A typical best practice for a personnel area is to use it for work locations of a company. You could set it as a specific office work location (e.g., a physical address such as 545 Ridge Road, Flower Mound, TX) or as a grouping of physical work locations in the same geographical area (e.g., an office zone such as Market Center, Flower Mound, TX). You can use address information set at the personnel area within reports and interfaces.
The above examples are important for government compliance reporting in which personnel area is a key component. For example, in the US, government compliance requires companies to report on EEO by establishments/reporting units. If your company establishes reporting units based on a physical site, the office work location option may be the best. If you use groups of buildings, the office zone may suffice. In addition, be sure to consider reporting and interfaces during this analysis. Personnel area and personnel subarea are on the selection screen for many standard SAP reports and interfaces in your SAP system, and it is important to know how to report on employees as a company.
Personnel area together with personnel subarea provide the granularity that Payroll and Time Management require so you can set up different overtime payment rules for a California-based versus a Texas-based operation, for example.
○ ○ ○ ○ ○
**PROBLEM TO SOLVE:** Write the next part of the passage above on personnel areas in SAP, starting after its last sentence.

Saved entries:
○ ○ ○ ○ ○
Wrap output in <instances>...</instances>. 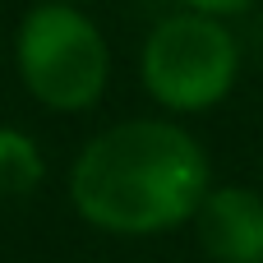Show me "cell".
<instances>
[{
	"instance_id": "1",
	"label": "cell",
	"mask_w": 263,
	"mask_h": 263,
	"mask_svg": "<svg viewBox=\"0 0 263 263\" xmlns=\"http://www.w3.org/2000/svg\"><path fill=\"white\" fill-rule=\"evenodd\" d=\"M213 190L203 139L171 116H129L97 129L69 162L74 213L116 240H153L194 222Z\"/></svg>"
},
{
	"instance_id": "2",
	"label": "cell",
	"mask_w": 263,
	"mask_h": 263,
	"mask_svg": "<svg viewBox=\"0 0 263 263\" xmlns=\"http://www.w3.org/2000/svg\"><path fill=\"white\" fill-rule=\"evenodd\" d=\"M240 65L245 51L236 28L199 9L162 14L139 46V83L171 120L217 111L236 92Z\"/></svg>"
},
{
	"instance_id": "3",
	"label": "cell",
	"mask_w": 263,
	"mask_h": 263,
	"mask_svg": "<svg viewBox=\"0 0 263 263\" xmlns=\"http://www.w3.org/2000/svg\"><path fill=\"white\" fill-rule=\"evenodd\" d=\"M14 69L42 111L83 116L111 88V42L83 5L37 0L18 18Z\"/></svg>"
},
{
	"instance_id": "4",
	"label": "cell",
	"mask_w": 263,
	"mask_h": 263,
	"mask_svg": "<svg viewBox=\"0 0 263 263\" xmlns=\"http://www.w3.org/2000/svg\"><path fill=\"white\" fill-rule=\"evenodd\" d=\"M190 227L213 263H263V190L245 180H213Z\"/></svg>"
},
{
	"instance_id": "5",
	"label": "cell",
	"mask_w": 263,
	"mask_h": 263,
	"mask_svg": "<svg viewBox=\"0 0 263 263\" xmlns=\"http://www.w3.org/2000/svg\"><path fill=\"white\" fill-rule=\"evenodd\" d=\"M42 180H46L42 143L18 125H0V199H23L42 190Z\"/></svg>"
},
{
	"instance_id": "6",
	"label": "cell",
	"mask_w": 263,
	"mask_h": 263,
	"mask_svg": "<svg viewBox=\"0 0 263 263\" xmlns=\"http://www.w3.org/2000/svg\"><path fill=\"white\" fill-rule=\"evenodd\" d=\"M259 5H263V0H176V9H199V14L227 18V23H236V18L254 14Z\"/></svg>"
},
{
	"instance_id": "7",
	"label": "cell",
	"mask_w": 263,
	"mask_h": 263,
	"mask_svg": "<svg viewBox=\"0 0 263 263\" xmlns=\"http://www.w3.org/2000/svg\"><path fill=\"white\" fill-rule=\"evenodd\" d=\"M65 5H83V9H88V5H92V0H65Z\"/></svg>"
}]
</instances>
○ ○ ○ ○ ○
**FINAL RESULT:**
Personnel Subarea
Personnel subareas are Personnel Administration-specific units that further subdivide the personnel area. Control of many crucial HR functions is based on the personnel subarea to which an employee is assigned. Each personnel subarea has a unique four-character alphanumeric identifier set up in configuration. You can default both the personnel area and personnel subarea to the employee’s record based on the organizational unit or the position when integration is activated.
Personnel subareas perform the following functions:
- Specify the country grouping for entering country-specific personnel data
- Specify groupings for time management, payroll, and other SAP ERP HCM functions
- Generate default values
- Act as a reporting criterion
- Specify the public holiday calendar
For example, common uses of personnel subarea include relating it to a specific business function/division (e.g., research, manufacturing, human resources), business unit (e.g., beverages), or union (e.g., Union ABC).
Similar to the personnel area, the above examples of personnel subarea are important when considering how your company views employees for reporting, interfaces, and logical groupings. For instance, does the company need to report and group employees by a specific union (all employees in this group have similar payroll and time management rules)?
Here are some tips to consider for personnel subareas:
- You can set public holiday calendars only on the personnel subarea grouping. Therefore, the enterprise structure needs to work for all Time Management and Time Evaluation processing.
- Once you have configured a personnel area and personnel subarea (and assigned people to it), you can’t remove this information. Removing this from the system creates data inconsistency (erasing history).
- Personnel subareas apply to many defaults for social insurance attributes related to European countries
- For the US, the enterprise structure needs to be set up properly to support government compliance reporting. For example, reporting for EEO depends on reporting units that are tied to the combination of personnel area and personnel subarea.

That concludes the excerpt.